On July 2, 1862, President Lincoln signed into law the Morrill land grant act. It had been introduced by Vermont congressman James Morrill, and was supported by Congressional delegations from the Northeast and Midwest. It passed originally in 1859, but President Buchanan vetoed it (because he viewed it as an intrusion of federal power into education, the province of the states). With the southern states’ delegations absent, it passed easily in 1862, and found a much more favorable executive in Lincoln. The law gave 30,000 acres of federal land per Congressman to each state, to be sold to establish a fund to support colleges that would teach agriculture, mechanics, and military science. The first institution funded under the law was Iowa State University (then known as Ames College). The Democratic and Republican parties have traded governing philosophies since, of course.

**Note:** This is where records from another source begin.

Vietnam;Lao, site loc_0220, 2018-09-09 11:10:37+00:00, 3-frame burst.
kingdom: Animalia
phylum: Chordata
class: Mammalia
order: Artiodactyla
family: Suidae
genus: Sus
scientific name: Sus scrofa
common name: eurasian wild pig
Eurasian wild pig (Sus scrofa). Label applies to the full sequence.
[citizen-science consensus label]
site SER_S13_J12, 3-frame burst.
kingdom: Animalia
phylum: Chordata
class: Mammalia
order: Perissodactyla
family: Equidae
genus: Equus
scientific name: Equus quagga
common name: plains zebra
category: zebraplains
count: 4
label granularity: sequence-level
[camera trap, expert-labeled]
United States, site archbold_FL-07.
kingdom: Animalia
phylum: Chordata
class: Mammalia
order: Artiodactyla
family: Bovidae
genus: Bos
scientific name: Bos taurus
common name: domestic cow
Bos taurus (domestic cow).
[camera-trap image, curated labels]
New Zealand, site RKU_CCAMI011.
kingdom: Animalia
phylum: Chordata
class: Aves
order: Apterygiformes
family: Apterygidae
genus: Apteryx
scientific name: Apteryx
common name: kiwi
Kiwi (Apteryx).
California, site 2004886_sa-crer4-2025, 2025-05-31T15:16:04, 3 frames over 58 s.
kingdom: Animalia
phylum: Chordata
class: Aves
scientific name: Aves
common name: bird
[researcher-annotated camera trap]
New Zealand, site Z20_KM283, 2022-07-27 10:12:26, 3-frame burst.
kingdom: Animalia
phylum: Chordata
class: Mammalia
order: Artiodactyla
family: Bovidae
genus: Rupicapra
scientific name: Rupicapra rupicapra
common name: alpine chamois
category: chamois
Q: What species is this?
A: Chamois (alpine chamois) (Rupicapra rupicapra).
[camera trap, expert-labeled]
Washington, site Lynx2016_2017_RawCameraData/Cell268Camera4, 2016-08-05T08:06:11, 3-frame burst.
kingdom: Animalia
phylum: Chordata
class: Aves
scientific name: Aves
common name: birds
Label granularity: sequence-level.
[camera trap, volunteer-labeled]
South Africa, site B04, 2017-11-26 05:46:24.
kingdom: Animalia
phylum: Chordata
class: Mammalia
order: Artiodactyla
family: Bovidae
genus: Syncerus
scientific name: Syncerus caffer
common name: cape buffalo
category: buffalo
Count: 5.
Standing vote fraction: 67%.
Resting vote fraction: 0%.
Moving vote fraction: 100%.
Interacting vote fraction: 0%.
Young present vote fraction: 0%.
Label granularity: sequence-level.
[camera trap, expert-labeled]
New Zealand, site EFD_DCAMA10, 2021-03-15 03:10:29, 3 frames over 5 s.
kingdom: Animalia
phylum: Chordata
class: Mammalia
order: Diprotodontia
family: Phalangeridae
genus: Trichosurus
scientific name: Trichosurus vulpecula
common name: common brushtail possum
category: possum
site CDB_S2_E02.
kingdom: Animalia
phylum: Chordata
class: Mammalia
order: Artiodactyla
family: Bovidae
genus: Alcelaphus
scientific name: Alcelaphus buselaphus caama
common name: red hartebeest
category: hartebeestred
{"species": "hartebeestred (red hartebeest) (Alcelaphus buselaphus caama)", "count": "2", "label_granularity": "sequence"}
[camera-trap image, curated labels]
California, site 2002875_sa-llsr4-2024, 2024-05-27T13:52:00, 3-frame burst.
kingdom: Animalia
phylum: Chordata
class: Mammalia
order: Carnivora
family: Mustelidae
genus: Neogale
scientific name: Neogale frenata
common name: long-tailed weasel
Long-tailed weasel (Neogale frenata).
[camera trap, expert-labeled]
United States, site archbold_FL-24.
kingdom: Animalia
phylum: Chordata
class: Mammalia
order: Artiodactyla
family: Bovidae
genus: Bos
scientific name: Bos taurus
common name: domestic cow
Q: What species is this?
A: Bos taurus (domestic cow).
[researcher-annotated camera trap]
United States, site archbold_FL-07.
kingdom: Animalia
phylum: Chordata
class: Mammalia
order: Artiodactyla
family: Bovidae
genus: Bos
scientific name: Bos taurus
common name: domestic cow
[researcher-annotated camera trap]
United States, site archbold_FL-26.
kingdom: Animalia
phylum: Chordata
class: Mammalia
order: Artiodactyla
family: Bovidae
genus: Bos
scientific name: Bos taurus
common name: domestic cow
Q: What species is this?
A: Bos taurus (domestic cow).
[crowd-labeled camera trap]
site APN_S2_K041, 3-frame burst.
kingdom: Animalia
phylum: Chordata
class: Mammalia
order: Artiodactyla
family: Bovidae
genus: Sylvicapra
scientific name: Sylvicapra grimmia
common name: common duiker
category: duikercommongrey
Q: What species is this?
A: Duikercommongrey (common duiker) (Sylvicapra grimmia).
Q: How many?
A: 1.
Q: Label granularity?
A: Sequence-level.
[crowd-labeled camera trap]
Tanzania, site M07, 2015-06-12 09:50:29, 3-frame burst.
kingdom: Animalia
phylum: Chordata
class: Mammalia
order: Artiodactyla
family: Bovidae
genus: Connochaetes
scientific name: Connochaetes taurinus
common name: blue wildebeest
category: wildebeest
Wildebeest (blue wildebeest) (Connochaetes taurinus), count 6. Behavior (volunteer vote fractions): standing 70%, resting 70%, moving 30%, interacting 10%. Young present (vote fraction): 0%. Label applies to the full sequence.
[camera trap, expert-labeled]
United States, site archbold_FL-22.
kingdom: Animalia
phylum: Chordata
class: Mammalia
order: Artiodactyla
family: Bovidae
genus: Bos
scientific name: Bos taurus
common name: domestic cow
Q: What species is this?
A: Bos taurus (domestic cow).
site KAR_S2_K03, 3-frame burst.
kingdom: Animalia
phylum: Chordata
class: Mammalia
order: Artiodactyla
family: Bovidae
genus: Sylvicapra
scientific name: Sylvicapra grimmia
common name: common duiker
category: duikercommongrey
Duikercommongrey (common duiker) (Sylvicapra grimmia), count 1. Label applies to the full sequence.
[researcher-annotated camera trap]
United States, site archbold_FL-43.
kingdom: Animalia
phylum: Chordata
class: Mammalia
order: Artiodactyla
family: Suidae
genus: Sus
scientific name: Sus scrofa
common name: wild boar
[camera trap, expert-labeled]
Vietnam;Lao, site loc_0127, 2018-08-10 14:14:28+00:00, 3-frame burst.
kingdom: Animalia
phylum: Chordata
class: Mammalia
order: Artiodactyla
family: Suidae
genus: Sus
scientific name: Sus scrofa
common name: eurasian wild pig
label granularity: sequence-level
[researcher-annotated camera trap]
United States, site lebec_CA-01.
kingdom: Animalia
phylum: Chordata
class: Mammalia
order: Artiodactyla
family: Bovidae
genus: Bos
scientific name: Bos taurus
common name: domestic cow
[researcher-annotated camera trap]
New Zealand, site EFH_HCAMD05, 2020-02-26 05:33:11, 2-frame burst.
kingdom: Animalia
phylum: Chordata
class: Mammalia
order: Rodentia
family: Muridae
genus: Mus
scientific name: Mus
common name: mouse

Excerpts from the Morrill Act provisions:


7 USC §301: There is granted to the several States, for the purposes hereinafter mentioned in this subchapter, an amount of public land, to be apportioned to each State a quantity equal to thirty thousand acres for each Senator and Representative in Congress to which the States are respectively entitled by the apportionment under the census of 1860: Provided, That no mineral lands shall be selected or purchased under the provisions of said sections.

….
7 USC § 304: All moneys derived from the sale of lands as provided in section 302 of this title by the States to which lands are apportioned and from the sales of land scrip provided for in said section shall be invested … and that the principal thereof shall forever remain unimpaired: Provided, That the moneys so invested or loaned shall constitute a perpetual fund … the interest of which shall be inviolably appropriated, by each State which may take and claim the benefit of this subchapter, to the endowment, support, and maintenance of at least one college where the leading object shall be, without excluding other scientific and classical studies and including military tactics, to teach such branches of learning as are related to agriculture and the mechanic arts, in such manner as the legislatures of the States may respectively prescribe, in order to promote the liberal and practical education of the industrial classes in the several pursuits and professions in life.